Martin St. Louis had plenty of answers when asked what carried him through a 16-year NHL career filled with accolades no one thought a man of his stature could attain.

From family, to friends, to teammates and coaches, the former NHL MVP who announced his retirement on Thursday gave thanks to all those he felt had a part in his illustrious career.

“I would like to thank the Tampa Bay Lightning and New York Rangers organizations and owners for providing me the opportunity to play the sport I love for so many years.  I could have never played for so long or accomplished all that I have without the unwavering love and support from my wife, Heather, our three sons, Ryan, Lucas, and Mason, and my parents," he said in his announcement.
“I have had the good fortune of working with some incredible players and trainers throughout my career who I am grateful to also call good friends.  I am also thankful to all of the fans who have supported me through the years; it has meant so much to me. I have dedicated my life to being the best player I could be and now want to turn more of my focus to my three boys.  I look forward to this next chapter of my life and the time I will have with my family.”

But what actually carried the Laval, Quebec native to 391 goals, 642 assists and 1,033 points in 1,134 regular-season contests with the Rangers and Lightning?

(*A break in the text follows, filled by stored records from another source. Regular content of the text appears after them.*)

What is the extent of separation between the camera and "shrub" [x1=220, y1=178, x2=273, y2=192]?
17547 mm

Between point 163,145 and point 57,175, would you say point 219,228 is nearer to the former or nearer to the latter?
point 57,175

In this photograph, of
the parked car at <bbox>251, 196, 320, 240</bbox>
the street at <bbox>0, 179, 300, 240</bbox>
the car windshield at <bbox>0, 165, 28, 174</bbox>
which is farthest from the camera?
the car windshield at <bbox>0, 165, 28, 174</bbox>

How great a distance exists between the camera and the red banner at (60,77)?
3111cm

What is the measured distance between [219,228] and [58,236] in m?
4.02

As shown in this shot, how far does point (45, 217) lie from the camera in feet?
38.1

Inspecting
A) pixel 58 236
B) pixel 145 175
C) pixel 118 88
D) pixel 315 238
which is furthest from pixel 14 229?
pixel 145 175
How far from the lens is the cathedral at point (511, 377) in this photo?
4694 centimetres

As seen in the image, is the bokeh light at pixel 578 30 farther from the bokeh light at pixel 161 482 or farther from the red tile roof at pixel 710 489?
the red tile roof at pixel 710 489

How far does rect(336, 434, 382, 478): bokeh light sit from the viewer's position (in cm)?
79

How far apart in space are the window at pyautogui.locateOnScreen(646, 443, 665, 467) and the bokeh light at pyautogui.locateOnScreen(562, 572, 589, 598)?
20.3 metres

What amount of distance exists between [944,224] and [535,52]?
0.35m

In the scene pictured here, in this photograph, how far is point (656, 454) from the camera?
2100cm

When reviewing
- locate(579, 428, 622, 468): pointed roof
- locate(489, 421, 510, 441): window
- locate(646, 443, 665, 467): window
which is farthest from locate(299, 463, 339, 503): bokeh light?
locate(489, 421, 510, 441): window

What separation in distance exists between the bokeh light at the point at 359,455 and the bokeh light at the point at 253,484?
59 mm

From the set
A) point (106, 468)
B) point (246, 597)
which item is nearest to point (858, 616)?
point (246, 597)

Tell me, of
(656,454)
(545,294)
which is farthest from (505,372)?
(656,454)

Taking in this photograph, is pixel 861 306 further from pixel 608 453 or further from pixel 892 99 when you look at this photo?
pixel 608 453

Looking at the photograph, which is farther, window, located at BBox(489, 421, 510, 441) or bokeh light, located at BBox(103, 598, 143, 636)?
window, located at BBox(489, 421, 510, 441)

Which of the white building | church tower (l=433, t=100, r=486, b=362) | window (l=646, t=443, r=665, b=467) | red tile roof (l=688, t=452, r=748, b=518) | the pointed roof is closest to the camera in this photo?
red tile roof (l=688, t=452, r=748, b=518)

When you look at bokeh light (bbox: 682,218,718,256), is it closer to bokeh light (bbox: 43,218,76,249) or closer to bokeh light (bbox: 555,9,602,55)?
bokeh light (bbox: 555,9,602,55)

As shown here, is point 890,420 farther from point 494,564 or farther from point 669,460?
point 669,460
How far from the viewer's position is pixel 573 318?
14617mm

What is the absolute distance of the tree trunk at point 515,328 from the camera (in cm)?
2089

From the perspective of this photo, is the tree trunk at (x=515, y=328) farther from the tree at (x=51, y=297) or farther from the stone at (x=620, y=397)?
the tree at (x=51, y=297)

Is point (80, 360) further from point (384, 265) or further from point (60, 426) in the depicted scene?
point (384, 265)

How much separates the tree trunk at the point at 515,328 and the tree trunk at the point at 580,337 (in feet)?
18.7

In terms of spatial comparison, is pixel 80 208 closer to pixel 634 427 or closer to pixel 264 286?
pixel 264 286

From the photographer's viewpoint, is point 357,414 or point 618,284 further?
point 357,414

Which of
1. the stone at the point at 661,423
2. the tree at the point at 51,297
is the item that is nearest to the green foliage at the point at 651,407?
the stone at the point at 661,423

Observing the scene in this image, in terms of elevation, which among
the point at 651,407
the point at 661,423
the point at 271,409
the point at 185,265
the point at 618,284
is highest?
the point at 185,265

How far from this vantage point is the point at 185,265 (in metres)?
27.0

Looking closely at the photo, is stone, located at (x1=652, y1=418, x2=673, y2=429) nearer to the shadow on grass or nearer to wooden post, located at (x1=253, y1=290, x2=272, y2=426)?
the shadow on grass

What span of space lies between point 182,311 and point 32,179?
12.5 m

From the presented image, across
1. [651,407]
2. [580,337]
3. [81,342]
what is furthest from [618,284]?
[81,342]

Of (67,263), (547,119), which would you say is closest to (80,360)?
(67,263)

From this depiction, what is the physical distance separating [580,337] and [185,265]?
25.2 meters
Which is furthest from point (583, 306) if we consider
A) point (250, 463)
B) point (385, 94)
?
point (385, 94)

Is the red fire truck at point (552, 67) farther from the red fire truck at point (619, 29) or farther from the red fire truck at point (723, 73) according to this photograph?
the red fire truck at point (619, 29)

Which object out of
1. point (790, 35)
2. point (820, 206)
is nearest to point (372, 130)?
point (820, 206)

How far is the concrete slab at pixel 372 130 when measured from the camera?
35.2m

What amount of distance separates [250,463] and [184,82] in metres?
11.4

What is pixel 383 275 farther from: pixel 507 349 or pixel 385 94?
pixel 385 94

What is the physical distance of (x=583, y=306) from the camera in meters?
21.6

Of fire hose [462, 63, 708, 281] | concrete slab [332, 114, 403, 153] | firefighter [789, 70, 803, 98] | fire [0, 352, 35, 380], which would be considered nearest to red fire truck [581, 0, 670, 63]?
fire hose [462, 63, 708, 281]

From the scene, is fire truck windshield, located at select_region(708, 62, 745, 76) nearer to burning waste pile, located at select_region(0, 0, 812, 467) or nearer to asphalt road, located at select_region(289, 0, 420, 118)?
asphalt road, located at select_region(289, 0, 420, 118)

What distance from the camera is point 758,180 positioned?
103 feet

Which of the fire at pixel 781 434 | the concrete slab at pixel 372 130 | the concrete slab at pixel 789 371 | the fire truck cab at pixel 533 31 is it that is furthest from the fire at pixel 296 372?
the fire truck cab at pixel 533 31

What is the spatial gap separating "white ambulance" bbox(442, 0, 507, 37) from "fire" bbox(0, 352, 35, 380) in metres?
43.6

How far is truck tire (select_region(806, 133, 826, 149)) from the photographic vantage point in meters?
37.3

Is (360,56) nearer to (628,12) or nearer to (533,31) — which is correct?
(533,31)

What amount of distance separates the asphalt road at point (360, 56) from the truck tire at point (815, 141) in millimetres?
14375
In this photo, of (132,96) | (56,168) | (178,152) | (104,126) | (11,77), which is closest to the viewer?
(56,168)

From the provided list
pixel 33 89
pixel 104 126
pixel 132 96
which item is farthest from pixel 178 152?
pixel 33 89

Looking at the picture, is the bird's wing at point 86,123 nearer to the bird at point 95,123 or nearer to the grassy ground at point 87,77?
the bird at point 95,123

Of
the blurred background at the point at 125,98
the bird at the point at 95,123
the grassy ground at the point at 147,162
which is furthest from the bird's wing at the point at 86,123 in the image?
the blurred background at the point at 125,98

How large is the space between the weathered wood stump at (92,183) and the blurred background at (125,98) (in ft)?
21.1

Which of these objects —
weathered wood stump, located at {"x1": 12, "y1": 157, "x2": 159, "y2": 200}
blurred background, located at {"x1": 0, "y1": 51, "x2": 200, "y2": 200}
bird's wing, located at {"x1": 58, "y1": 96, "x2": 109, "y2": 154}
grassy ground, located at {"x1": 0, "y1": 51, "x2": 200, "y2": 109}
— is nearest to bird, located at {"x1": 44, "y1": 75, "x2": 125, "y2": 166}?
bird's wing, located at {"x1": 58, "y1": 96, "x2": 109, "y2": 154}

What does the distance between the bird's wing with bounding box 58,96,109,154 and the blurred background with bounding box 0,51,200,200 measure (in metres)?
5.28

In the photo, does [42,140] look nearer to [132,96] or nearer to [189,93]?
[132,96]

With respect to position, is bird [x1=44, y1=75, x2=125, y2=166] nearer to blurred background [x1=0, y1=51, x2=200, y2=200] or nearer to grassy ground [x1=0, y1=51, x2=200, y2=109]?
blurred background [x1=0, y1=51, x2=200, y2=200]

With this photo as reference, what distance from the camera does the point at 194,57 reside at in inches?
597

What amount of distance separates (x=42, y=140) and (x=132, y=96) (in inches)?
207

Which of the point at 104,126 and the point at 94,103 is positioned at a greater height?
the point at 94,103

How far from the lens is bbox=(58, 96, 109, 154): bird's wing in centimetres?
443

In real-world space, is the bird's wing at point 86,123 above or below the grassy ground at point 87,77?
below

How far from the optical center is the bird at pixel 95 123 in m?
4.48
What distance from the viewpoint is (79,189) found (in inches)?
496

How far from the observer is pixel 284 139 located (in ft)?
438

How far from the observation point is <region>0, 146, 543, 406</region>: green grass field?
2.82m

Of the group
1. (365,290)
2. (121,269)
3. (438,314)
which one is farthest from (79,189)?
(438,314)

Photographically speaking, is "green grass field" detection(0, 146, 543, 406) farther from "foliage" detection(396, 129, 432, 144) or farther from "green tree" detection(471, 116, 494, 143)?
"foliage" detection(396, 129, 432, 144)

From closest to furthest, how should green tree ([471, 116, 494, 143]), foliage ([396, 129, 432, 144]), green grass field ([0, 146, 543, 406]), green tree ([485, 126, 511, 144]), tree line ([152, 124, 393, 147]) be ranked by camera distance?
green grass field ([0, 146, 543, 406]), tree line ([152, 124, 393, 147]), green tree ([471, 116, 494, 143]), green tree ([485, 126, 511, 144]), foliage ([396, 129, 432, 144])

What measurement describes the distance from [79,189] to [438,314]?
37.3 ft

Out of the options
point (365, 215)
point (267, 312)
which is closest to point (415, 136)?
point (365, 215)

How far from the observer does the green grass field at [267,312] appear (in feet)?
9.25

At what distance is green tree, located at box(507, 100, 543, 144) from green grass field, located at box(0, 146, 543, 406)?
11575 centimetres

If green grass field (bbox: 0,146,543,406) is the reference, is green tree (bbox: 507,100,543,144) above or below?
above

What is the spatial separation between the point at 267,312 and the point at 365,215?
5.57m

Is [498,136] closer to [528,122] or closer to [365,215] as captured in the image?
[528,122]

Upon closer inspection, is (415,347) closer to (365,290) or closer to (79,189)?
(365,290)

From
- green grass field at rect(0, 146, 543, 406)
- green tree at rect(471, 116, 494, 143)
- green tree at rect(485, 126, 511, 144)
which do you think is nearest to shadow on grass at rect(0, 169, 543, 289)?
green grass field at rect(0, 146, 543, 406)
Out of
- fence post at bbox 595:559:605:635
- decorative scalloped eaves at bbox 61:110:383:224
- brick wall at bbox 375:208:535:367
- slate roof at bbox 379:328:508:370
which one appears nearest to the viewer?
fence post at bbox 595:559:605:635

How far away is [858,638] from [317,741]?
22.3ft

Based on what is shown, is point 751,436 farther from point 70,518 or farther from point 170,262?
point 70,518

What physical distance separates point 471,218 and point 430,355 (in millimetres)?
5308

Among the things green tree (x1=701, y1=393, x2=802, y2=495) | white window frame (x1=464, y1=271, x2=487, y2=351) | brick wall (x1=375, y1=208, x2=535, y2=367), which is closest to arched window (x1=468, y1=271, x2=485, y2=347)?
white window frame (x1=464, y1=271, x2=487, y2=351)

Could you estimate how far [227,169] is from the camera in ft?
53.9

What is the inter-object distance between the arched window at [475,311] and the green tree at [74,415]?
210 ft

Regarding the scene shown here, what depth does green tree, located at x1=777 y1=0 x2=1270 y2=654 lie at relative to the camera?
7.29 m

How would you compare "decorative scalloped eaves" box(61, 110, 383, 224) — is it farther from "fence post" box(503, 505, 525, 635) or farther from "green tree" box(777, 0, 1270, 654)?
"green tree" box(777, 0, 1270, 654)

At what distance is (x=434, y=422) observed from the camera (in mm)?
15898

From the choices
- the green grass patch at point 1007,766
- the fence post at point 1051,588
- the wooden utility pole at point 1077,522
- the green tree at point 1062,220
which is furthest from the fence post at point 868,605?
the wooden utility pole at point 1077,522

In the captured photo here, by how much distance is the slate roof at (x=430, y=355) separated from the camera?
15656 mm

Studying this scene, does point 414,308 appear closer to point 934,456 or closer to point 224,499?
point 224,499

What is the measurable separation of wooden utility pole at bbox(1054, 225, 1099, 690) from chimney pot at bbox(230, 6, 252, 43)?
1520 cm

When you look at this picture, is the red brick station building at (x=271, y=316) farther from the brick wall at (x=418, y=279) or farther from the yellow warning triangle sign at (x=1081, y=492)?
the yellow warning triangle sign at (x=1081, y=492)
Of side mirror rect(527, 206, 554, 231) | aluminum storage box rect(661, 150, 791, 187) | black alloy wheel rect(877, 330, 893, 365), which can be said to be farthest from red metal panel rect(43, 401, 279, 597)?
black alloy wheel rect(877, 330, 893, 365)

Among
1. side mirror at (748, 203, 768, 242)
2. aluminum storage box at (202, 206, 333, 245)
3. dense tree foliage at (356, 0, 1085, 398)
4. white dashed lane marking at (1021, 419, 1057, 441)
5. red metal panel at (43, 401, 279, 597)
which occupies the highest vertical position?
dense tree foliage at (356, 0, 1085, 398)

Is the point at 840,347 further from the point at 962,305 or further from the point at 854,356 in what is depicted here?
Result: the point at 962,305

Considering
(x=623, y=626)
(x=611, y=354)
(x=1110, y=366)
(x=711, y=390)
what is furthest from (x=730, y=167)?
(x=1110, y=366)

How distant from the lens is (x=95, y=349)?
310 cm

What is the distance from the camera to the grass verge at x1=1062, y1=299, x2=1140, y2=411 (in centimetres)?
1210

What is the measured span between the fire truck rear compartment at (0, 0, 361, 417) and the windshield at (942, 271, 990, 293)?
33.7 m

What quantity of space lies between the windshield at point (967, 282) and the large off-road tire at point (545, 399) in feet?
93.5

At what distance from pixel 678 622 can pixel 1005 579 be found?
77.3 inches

What was his real support system on the way to the Art Ross, Hart and Lester B. Pearson awards in 2004 to go along with a Stanley Cup championship?

His quads, that's what.

The legend of St. Louis' physique was born from this photo in ESPN's The Body Issue in 2013.

A few months later a new photo of the rock-solid tree stumps appeared, only enhancing the aura of the legend.

Martin St. Louis

At least you don't have to wonder how he got them. Being a hockey player for more than three decades doesn't hurt and off-season training in the summer with the likes of Steven Stamkos can't be bad for the bod either.